Selected passage
## BEGIN
Apple nailed this, unbelievably. I have an M1 MacBook and it’s truly black magic. It’s already the fastest computer I’ve ever used. I’d rather have stability during the Rosetta 2 stage than added complexity and bugs by introducing a new bleeding edge instruction set.




I'm eager for someone to run the Dan Luu style keyboard latency tests on their new M1 MacBooks.

It's the kind of fit & finish that I would expect Apple to obsess over.

http://danluu.com/keyboard-latency/


I suppose, but couldn't the same be said for the early 64-bit transition on Arm for Apple? They don't seem scared about biting off complexity today when they know they'll need it eventually.

The other side of this is that we're now in a window where performance-sensitive developers are motivated to start looking at NEON and adding NEON support to existing SIMD code. Which is fine... but if SVE is the long-term answer and SVE will (as its goal) support better performance scaling of SIMD code with future processors, it seems like there's a real motivation for Apple to push developers into doing things "the right way" as early as possible.

Assuming (!) that SVE is indeed the future, missing it for the first few generations is shades of 32-bit-Intel-for-Apple -- a stop-gap with some remarkably long-tailed support costs, compared to jumping straight to x64.
## END
Problems
- a) In the M1 discussion, begin at the words "Apple nailed this, unbelievably." and stop after "new M1 MacBooks.", renaming "Rosetta 2" to "translation layer" along the way.
- b) According to the M1 discussion, which instruction set are performance-sensitive developers now motivated to start looking at and adding support for?
The items that come next are separate material, apart from the M1 discussion.

Record extracts
## BEGIN
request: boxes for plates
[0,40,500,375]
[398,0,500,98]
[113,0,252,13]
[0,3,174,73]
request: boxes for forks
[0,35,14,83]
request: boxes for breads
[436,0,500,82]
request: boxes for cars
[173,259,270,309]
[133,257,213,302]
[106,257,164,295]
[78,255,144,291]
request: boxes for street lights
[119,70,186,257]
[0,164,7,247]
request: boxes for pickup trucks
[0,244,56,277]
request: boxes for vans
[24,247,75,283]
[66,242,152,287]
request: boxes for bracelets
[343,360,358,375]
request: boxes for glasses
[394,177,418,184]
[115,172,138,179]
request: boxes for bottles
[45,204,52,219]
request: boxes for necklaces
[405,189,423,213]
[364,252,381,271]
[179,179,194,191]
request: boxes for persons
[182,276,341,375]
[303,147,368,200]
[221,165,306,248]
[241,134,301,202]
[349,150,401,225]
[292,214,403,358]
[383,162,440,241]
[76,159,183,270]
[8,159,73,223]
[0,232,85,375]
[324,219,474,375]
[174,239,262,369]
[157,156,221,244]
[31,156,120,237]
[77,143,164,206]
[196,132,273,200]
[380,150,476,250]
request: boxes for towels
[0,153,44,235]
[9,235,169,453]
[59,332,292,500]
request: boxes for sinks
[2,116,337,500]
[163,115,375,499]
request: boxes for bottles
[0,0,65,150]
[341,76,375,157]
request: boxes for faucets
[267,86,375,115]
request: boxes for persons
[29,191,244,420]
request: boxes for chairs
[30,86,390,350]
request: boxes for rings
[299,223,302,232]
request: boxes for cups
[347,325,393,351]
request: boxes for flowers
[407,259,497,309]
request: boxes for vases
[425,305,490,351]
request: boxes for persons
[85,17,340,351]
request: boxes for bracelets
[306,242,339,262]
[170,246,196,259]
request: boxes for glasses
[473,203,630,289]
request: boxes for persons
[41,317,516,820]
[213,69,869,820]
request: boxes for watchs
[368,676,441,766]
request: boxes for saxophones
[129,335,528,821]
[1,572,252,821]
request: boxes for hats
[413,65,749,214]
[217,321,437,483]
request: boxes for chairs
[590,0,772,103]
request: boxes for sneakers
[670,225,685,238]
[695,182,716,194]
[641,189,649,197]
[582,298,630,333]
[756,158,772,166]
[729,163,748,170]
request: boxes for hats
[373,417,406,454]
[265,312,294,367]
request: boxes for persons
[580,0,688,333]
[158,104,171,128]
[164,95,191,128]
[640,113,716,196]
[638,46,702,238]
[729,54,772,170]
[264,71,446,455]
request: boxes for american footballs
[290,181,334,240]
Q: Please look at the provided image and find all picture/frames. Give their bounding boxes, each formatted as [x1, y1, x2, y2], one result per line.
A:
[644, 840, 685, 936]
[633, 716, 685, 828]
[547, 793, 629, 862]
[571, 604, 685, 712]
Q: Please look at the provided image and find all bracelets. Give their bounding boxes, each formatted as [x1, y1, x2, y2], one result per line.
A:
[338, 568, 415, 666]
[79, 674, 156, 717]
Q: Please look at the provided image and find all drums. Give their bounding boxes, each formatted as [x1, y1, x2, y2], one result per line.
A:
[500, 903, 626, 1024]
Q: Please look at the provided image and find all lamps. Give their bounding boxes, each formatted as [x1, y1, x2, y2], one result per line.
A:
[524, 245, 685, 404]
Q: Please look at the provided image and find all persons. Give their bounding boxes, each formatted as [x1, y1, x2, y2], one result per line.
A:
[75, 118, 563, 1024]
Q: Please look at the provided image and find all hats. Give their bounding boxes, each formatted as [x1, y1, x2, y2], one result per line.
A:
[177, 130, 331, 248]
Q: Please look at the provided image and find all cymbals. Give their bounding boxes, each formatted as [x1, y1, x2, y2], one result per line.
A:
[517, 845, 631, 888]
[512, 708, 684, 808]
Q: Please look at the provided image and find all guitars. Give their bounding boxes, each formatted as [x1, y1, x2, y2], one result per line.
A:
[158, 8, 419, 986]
## END
Task answers
- a)
Apple nailed this, unbelievably. I have an M1 MacBook and it’s truly black magic. It’s already the fastest computer I’ve ever used. I’d rather have stability during the translation layer stage than added complexity and bugs by introducing a new bleeding edge instruction set.




I'm eager for someone to run the Dan Luu style keyboard latency tests on their new M1 MacBooks.

- b) NEON